For every line below that includes the word "High", add one; report the final number and nothing else.

-- DATA PROVIDED follows --

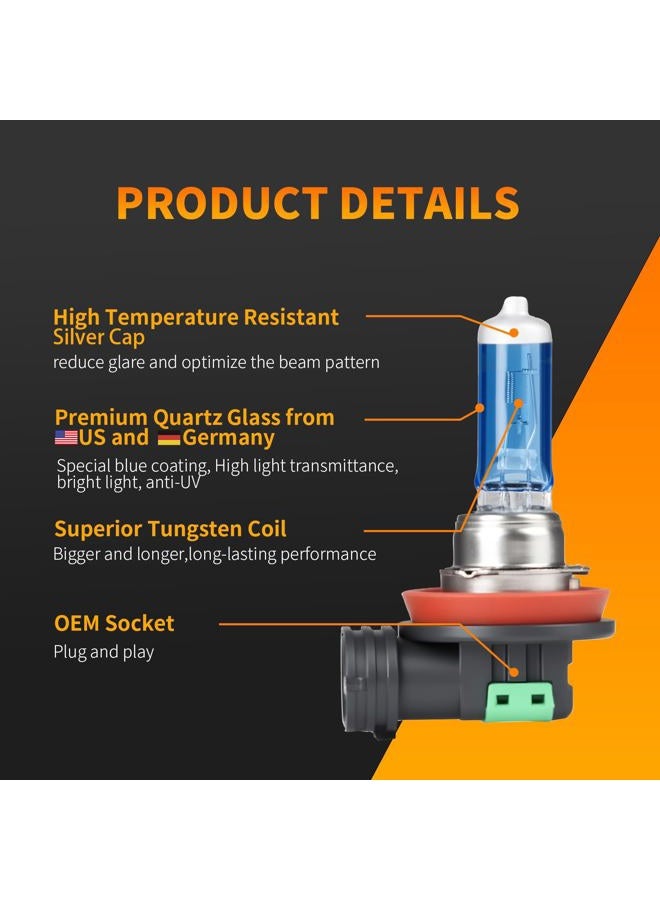 PRODUCT DETAILS

High Temperature Resistant Silver Cap
reduce glare and optimize the beam pattern

Premium Quartz Glass from US and Germany
Special blue coating, High light transmittance, bright light, anti-UV

Superior Tungsten Coil
Bigger and longer,long-lasting performance

OEM Socket
Plug and play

-- DATA PROVIDED concluded --

### TASK ANSWER:
2